We at CCIH find ourselves compelled to reflect on what it means to be a trauma-informed therapist during the current times. The pandemic has shone an ugly light on the reality that there are wide disparities across race and identities in our country. Illuminating very painfully what happens in a country built on principles of otherness and entrenched disparities of power.
Our country and our world have a long history of collective dissociation (“not-knowing”) around the devastating effects of trauma. We are aware that the field of mental health and our own training, steeped in privilege and power, has perpetuated harm by refusing to acknowledge that abuses of power create suffering--the very suffering that leads to mental health diagnoses. We cannot truly treat trauma without acknowledging our own participation in these systems and without actively working to dismantle white supremacy.
As we work to become aware of our present moment experience and the effects of past trauma, we also hold an awareness of the violence and oppression that many of us and our communities continue to experience daily in the present moment.
We want to renew our commitment to:
- Actively naming, exploring and confronting the impact of racial trauma and white supremacy in our psychotherapy with our clients, in our consultation with other therapists and in all of our training programs.
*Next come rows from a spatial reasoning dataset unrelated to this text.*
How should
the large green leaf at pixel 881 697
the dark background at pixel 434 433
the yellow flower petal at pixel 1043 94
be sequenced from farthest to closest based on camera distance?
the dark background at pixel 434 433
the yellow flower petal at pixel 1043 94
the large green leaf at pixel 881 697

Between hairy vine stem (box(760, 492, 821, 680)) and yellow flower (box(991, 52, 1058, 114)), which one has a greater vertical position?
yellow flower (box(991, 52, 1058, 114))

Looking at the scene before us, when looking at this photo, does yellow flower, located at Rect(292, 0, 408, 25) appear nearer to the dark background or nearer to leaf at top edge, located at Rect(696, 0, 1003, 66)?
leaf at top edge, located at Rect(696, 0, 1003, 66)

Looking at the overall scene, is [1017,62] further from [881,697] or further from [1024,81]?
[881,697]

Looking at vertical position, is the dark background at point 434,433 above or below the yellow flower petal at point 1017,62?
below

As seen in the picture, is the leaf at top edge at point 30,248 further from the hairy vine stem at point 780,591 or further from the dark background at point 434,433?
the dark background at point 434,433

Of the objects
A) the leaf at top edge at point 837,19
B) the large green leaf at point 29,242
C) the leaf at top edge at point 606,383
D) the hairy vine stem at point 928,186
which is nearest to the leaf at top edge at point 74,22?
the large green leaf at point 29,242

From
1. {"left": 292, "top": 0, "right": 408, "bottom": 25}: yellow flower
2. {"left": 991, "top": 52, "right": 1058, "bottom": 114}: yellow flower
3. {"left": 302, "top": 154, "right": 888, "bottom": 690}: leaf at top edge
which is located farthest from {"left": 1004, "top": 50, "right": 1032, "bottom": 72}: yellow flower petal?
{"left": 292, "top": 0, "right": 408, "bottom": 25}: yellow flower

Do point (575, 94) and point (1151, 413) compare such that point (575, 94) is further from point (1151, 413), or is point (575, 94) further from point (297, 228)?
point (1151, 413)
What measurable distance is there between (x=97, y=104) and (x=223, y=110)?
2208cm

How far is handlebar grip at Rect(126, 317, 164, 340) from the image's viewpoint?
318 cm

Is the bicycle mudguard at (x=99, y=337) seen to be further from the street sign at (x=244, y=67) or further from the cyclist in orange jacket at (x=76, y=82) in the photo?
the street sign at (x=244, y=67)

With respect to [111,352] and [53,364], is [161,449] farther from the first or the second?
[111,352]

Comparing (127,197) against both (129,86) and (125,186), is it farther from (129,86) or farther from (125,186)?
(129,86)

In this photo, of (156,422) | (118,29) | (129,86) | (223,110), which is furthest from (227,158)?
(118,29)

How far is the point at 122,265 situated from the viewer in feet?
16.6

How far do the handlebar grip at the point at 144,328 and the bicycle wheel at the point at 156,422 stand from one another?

- Continue to reflect and educate ourselves individually and in community with others around the integration of trauma-informed and anti-oppressive lenses.
- Hold with our clients and in our professional committees that trauma and harm cause human suffering and to advocate for change in our field regarding diagnosis and allocation of resources for mental health care.
- Hold an explicit awareness that the issues in the outside world are also present in our office and to do the ongoing work of bringing our own implicit biases into present-centered awareness in our clinical work, training programs.
- To support and challenge one another in an ongoing exploration of how white supremacy and abuse of power are present in our work.